Nükleer santrallerin yarattığı başka bir tehlikeye daha dikkat çeken Demircan, “Öte yandan nükleer santrallerde meydana gelecek bir patlama ihtimali de göz önünde bulundurulmalı. Çünkü santrallerde gerçekleşecek olası bir patlama neredeyse nükleer silah kullanımının sebep olacağı etkiye benzer boyutta bir etki yaratabilir. Bunu Çernobil ve Fukuşima facialarında da deneyimledik.” diyor.

‘İmzacılardan yalnızca Brezilya ve Meksika’nın nükleer santrali var’

TPNW’yi imzalayan ülkeler arasında yalnızca Brezilya ve Meksika‘nın operasyonda nükleer santrali bulunduğuna Bangladeş’in ise kurma hazırlığı içinde olduğuna değinen Demircan, ticari nükleer santral sahibi ülkelerin bu anlaşmayı imzalamamış olmasını nükleer silah-santral bağlamını daha gerçekçi düşünmemizi gerektirdiği değerlendirmesinde bulunuyor.

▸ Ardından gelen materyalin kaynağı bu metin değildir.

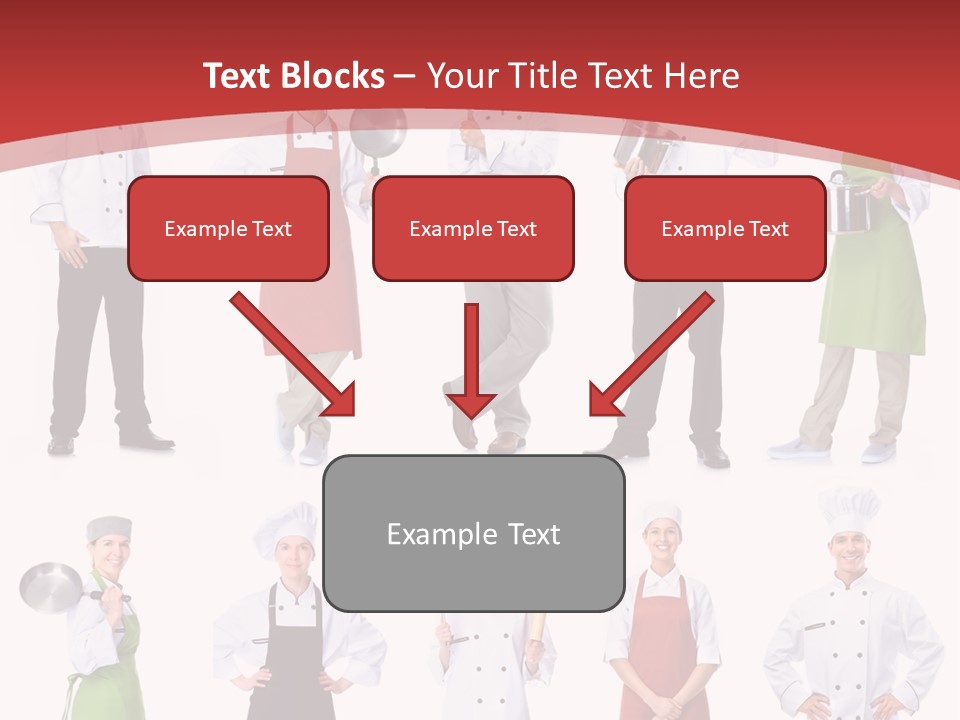 Text Blocks – Your Title Text Here

Example Text

Example Text

Example Text

Example Text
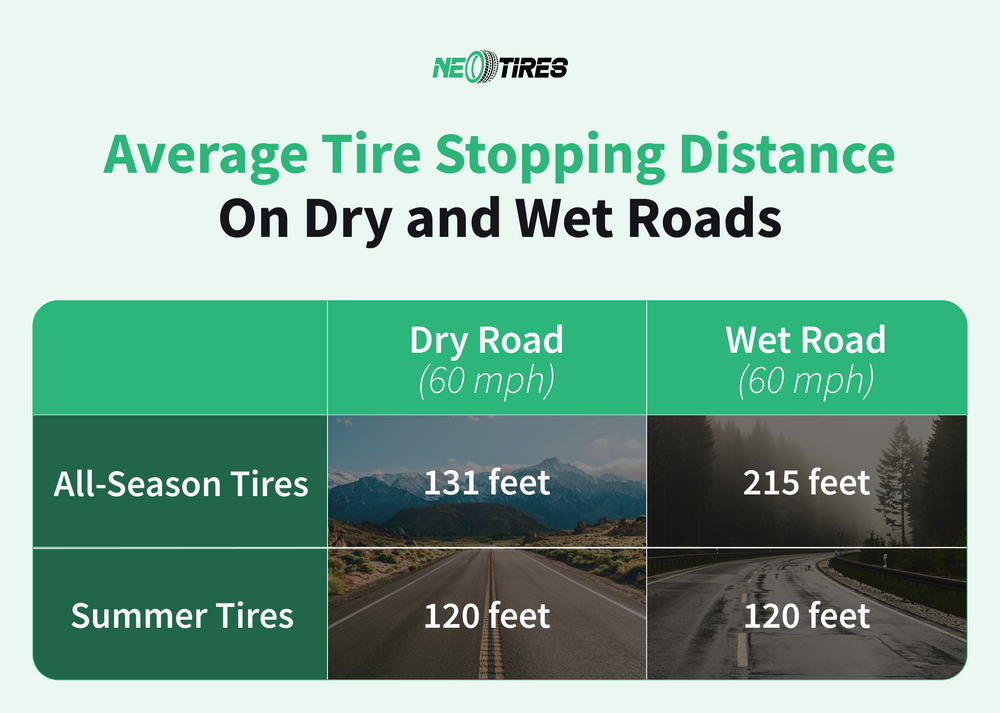 NEOTIRES

Average Tire Stopping Distance
On Dry and Wet Roads

| | Dry Road (60 mph) | Wet Road (60 mph) |
|---|---|---|
| All-Season Tires | 131 feet | 215 feet |
| Summer Tires | 120 feet | 120 feet |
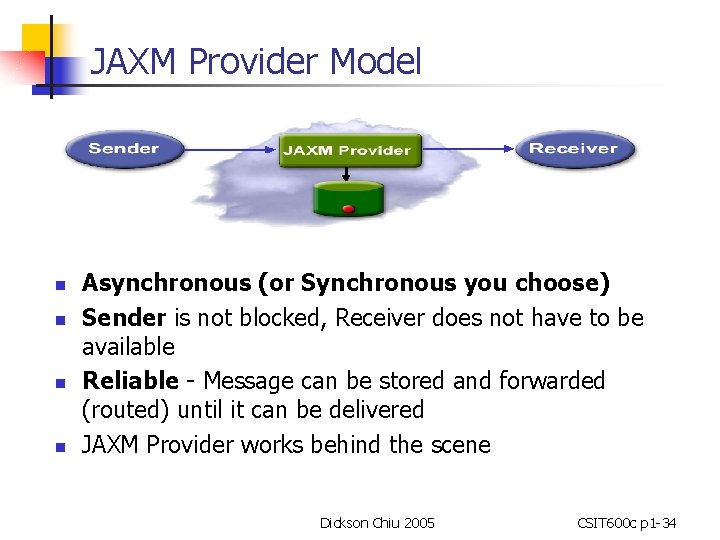 JAXM Provider Model

Sender

JAXM Provider

Receiver

- Asynchronous (or Synchronous you choose)
- Sender is not blocked, Receiver does not have to be available
- Reliable - Message can be stored and forwarded (routed) until it can be delivered
- JAXM Provider works behind the scene

Dickson Chiu 2005

CSIT600c p1-34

Ticari nükleer santral sahibi olmaya aday ülkelerden biri olarak 1970 yılında imzalayarak 1979 yılında parlamentoda onaylanmasıyla yürürlüğe giren NPT’nin yeterli olmadığını söyleyen Demircan sözlerine şu şekilde devam ediyor:

Şayet bu anlaşma yeterli olsaydı TPNW’ye ihtiyaç duyulmazdı kaldı ki, NPT’nin fikir olarak ortaya çıkışı bugün dünya genelinde nükleer silahların yarısından çoğuna sahip ABD ile SSCB’nin nükleer silah sahipliğinde zirvede kalmasını garantilemekti.

Türkiye için ne anlama geliyor?

Pınar Demircan, TPNW’nin yürürlüğe girmiş olmasıyla NATO müttefiki olarak İncirlik ve Kürecik‘teki  ABD üslerinde 50 civarında nükleer silah başlığı bulundurmasına izin veren Türkiye’nin pozisyonunun artık rahatlıkla suç ortaklığı olarak okunabileceğine işaret ediyor.

Açıklamasının devamında Demircan, “Özellikle Akkuyu ve Sinop’ta nükleer santral kurma sürecindeki Türkiye’nin ihtiyacı yalnızca elektrik enerjisi üretimi ise bir an önce TPNW’yi imzalamak konusunda bir çekincesinin olmaması gerekir. Bu nedenle bizler Türkiye kamuoyu olarak ülkenin jeopolitik konumu gereği tehditlere de açık olduğunu göz önüne alarak hükümetin bu anlaşmaya imza atmasını talep etmeliyiz” önerisinde bulunuyor.